■ **ARTIKEL**
100 große Stehauffrauen für Europa

Installation des Künstlers Ottmar Hörl im Europa-Park anlässlich des 100sten Geburtstages von Park-Gründer Franz Mack

Eine große „Europa“-Installation des Künstlers Ottmar Hörl mit 100 Europa-Skulpturen wird über den Sommer im Europa-Park zu sehen sein. Anlass ist der 100ste Geburtstag von Franz Mack am 7. März 2021.

Ottmar Hörl ist seit Jahrzehnten einer der bekanntesten Konzeptkünstler im europäischen Raum. Er wurde vor allem durch seine vielfältigen Skulpturen zu Themen des alltäglichen Lebens sowie durch Großprojekte mit seriellen Skulpturen im öffentlichen Raum bekannt, etwa Beethoven, Goethe, Daimler, Hölderlin, aber auch seine Zwerge, Spontis, Schutzengel, Dürer-Hasen usw. sind weltberühmt geworden. Hörl war seit 1999 Professor und seit 2005 Präsident an der Akademie der Bildenden Künste Nürnberg. 2017 wurde er emeritiert.

Im Sinne seiner verschiedenen spektakulären Installationen in Städten wird Ottmar Hörl eine Installation von 100 Figuren zum Thema Europa im Europa-Park in der Nähe des Bronzedenkmals von Franz Mack aufbauen. Dafür hat er eigens für den Europa-Park eine Figur „Europa“ entwickelt.

■ **AUSZUFÜHRENDE SCHRITTE**
a - Übersetze den Satz „Hörl war seit 1999 Professor und seit 2005 Präsident an der Akademie der Bildenden Künste Nürnberg.“ aus dem Artikel über die Europa-Installation ins Englische.
b - Wo genau im Europa-Park baut Ottmar Hörl laut dem Artikel seine 100 Figuren auf?

■ **VERFÜGBARE DATEN**
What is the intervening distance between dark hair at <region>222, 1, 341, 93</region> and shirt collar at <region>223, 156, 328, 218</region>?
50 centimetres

■ **GELÖSTE AUFGABEN**
a - Hörl had been a professor at the Academy of Fine Arts Nuremberg since 1999 and its president since 2005.

b - In der Nähe des Bronzedenkmals von Franz Mack.